### What to work on
Word for word, print every entry below.

### Working data
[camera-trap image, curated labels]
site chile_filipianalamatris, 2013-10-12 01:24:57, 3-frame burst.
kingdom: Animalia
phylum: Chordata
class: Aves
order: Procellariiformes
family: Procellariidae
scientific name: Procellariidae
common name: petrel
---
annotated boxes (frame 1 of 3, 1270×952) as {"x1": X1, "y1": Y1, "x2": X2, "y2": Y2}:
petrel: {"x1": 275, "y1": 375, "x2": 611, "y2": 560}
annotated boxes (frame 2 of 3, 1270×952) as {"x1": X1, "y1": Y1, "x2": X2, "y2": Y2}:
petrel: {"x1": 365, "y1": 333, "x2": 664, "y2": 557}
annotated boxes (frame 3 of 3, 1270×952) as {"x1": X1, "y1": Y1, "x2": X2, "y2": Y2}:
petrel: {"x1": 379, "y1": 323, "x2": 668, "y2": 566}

### Output below
[camera-trap image, curated labels]
site chile_filipianalamatris, 2013-10-12 01:24:57, 3-frame burst.
kingdom: Animalia
phylum: Chordata
class: Aves
order: Procellariiformes
family: Procellariidae
scientific name: Procellariidae
common name: petrel
---
annotated boxes (frame 1 of 3, 1270×952) as {"x1": X1, "y1": Y1, "x2": X2, "y2": Y2}:
petrel: {"x1": 275, "y1": 375, "x2": 611, "y2": 560}
annotated boxes (frame 2 of 3, 1270×952) as {"x1": X1, "y1": Y1, "x2": X2, "y2": Y2}:
petrel: {"x1": 365, "y1": 333, "x2": 664, "y2": 557}
annotated boxes (frame 3 of 3, 1270×952) as {"x1": X1, "y1": Y1, "x2": X2, "y2": Y2}:
petrel: {"x1": 379, "y1": 323, "x2": 668, "y2": 566}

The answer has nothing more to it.